Input records:
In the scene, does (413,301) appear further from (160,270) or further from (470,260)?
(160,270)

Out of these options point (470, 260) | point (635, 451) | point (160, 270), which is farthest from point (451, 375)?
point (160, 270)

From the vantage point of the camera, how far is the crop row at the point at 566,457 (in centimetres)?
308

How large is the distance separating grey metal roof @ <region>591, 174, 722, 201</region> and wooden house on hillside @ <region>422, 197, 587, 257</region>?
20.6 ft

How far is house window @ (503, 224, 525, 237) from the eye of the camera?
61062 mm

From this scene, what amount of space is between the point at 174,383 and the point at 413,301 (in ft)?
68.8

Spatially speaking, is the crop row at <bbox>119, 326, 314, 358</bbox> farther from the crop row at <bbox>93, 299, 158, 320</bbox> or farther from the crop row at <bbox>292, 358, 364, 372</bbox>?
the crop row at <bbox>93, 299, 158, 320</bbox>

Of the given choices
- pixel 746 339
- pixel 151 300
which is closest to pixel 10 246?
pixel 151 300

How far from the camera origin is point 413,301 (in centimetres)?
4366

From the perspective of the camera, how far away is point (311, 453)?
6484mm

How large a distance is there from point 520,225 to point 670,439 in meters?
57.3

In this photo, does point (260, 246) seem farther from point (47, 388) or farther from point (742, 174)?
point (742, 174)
---
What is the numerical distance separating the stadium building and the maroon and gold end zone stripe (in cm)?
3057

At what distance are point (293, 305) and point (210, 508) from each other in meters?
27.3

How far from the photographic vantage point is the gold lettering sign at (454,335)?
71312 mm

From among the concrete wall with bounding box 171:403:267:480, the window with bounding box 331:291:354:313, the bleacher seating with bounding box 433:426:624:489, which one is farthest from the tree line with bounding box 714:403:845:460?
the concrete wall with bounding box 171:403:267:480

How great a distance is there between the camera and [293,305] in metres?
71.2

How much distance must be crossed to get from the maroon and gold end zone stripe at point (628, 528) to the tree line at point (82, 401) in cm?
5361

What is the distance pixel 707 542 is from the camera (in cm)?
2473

Problem details:
Count the lines in the data above that contain the word "zone", and reply with only that number.

Solution:
2